RAW DATA:
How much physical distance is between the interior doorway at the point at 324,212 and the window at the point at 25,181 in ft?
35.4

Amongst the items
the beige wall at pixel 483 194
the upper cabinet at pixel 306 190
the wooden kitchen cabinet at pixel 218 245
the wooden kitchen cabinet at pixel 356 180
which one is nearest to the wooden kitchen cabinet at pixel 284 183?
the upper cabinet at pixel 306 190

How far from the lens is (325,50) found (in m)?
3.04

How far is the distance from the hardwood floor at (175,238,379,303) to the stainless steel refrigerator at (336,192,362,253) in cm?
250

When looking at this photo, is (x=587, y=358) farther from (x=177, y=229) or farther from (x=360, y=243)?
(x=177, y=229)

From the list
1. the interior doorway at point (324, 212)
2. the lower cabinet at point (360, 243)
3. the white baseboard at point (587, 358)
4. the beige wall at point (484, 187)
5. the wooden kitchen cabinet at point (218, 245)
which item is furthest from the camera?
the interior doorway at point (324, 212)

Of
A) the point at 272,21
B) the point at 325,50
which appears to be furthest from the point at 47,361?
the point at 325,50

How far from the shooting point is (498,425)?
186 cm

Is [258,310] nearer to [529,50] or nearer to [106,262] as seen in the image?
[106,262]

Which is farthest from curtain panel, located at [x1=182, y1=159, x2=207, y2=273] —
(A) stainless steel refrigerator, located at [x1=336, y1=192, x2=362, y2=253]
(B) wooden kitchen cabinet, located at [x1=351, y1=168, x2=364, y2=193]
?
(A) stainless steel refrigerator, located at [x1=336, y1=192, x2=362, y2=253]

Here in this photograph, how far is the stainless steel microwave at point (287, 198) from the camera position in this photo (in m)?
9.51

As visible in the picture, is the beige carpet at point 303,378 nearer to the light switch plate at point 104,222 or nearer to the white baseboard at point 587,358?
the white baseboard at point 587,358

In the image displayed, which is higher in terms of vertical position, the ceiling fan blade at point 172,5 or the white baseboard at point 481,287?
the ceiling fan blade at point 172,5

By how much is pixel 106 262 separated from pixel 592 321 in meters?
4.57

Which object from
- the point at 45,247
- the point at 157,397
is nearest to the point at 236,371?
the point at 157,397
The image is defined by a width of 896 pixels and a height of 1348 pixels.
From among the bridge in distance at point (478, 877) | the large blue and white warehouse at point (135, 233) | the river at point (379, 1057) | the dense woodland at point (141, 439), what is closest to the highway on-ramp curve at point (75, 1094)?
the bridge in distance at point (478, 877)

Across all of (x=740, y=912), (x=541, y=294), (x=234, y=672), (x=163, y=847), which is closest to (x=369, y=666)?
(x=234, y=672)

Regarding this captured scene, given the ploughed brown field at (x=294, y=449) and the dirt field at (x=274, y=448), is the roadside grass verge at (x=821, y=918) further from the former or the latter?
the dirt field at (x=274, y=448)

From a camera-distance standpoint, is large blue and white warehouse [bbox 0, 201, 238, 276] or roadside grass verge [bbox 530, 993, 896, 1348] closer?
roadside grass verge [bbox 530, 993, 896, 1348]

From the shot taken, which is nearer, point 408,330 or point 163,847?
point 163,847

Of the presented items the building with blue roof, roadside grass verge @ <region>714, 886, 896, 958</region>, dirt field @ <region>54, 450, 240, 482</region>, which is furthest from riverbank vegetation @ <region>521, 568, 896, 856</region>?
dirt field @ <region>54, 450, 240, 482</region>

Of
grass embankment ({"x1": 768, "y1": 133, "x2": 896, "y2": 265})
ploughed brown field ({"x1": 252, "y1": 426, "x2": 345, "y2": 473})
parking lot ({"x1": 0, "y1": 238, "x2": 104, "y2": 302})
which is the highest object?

TASK OBJECTIVE: Everything from the line with "Regarding this captured" to the end of the listing above needs to be duplicated exactly, both end lines included, with nothing more.

ANSWER FOR THIS EXERCISE:
Regarding this captured scene, given the ploughed brown field at (x=294, y=449) and the dirt field at (x=274, y=448), is the roadside grass verge at (x=821, y=918) further from the former or the latter?
the dirt field at (x=274, y=448)

From a camera-distance standpoint, is large blue and white warehouse [bbox 0, 201, 238, 276] or roadside grass verge [bbox 530, 993, 896, 1348] closer?
roadside grass verge [bbox 530, 993, 896, 1348]

From the shot taken, which is nearer, point 408,330 or point 163,847?
point 163,847

Of the presented items the building with blue roof, roadside grass verge @ <region>714, 886, 896, 958</region>, dirt field @ <region>54, 450, 240, 482</region>, which is furthest from riverbank vegetation @ <region>521, 568, 896, 856</region>?
dirt field @ <region>54, 450, 240, 482</region>

Of
grass embankment ({"x1": 768, "y1": 133, "x2": 896, "y2": 265})
ploughed brown field ({"x1": 252, "y1": 426, "x2": 345, "y2": 473})
parking lot ({"x1": 0, "y1": 238, "x2": 104, "y2": 302})
which is the highest object?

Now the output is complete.